Take just one example. Recently, Russian hackers have been hacking cities and towns across North America. (see my post on this here). They may, in fact, be doing this with the blessings or even the assistance of the Russian government. If they can breach and map a city government’s network, they may be able to work through it to find connections to U.S. government agencies. Government hacking teams may be able to exploit municipal-U.S. government affiliations to do such things as influence elections or affect policy decisions. Depending on how far they could work their way into the U.S. government networks, the possibilities are, in fact, endless.

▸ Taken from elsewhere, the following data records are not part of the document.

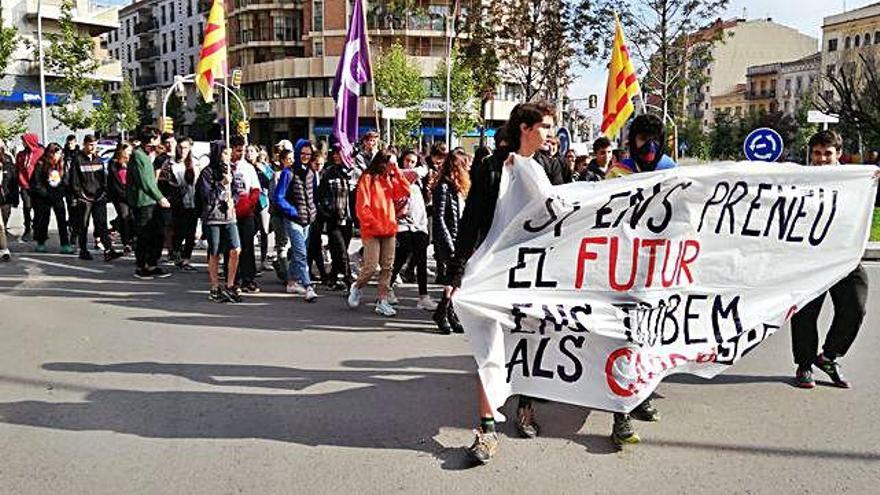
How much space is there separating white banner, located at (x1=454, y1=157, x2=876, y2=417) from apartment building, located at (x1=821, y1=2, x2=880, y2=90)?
78.3 metres

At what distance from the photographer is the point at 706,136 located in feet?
274

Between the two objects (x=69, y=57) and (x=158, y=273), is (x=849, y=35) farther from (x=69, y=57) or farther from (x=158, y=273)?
(x=158, y=273)

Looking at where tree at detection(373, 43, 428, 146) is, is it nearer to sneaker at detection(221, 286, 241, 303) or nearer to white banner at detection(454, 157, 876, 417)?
sneaker at detection(221, 286, 241, 303)

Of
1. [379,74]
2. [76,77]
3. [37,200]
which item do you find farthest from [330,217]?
[379,74]

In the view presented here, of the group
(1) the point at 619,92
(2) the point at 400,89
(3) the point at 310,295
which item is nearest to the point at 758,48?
(2) the point at 400,89

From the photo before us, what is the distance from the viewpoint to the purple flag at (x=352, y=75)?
11.5m

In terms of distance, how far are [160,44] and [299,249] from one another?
94.2 meters

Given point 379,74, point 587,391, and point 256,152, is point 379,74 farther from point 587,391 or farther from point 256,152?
point 587,391

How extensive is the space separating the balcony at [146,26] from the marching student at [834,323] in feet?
328

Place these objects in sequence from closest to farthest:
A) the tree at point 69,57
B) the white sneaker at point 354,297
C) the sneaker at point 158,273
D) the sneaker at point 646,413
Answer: the sneaker at point 646,413, the white sneaker at point 354,297, the sneaker at point 158,273, the tree at point 69,57

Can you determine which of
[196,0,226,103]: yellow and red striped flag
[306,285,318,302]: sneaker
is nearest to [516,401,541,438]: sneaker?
[306,285,318,302]: sneaker

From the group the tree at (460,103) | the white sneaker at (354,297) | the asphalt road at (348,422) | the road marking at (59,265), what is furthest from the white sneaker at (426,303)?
the tree at (460,103)

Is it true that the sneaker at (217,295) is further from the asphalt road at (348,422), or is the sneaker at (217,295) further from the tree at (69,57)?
the tree at (69,57)

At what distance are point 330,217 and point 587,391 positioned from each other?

Keep in mind that these criminals take advantage of two cybersecurity weaknesses. First of all, they depend on a corporation or organization’s blind trust in the safety of cloud storage or other cloud services. Remember, the cloud is nothing more than a server. Secondly, these attackers need a vulnerable endpoint, normally, with ports open to remote access (RDP or Remote Desktop Protocol). And, finally, they need an irresponsible employee who can be tricked into downloading a file or clicking on a weaponized link, yet another reason companies need to take the time to institute the best available endpoint protection. Real good protection, will stop attacks before they even begin and will operate while in safe mode. Here is a chart from ransomware fee negotiator, Coveware, which shows that endpoints are the main targets.
Although Snatch malware is in its early stages of deployment, it has already claimed a few high profile victims. If the Russian government is working with the Snatch team, the success rate will be much higher. In addition, their M.O. indicates they may not be averse to attempting to recruit employees in targeted corporations and agencies. Those employees in the banking and health sector are especially vulnerable, while the Russian government would be more likely to try recruiting employees from companies or organizations with U.S. government affiliations. And another word of advice for those in these sectors: Be careful who you hire.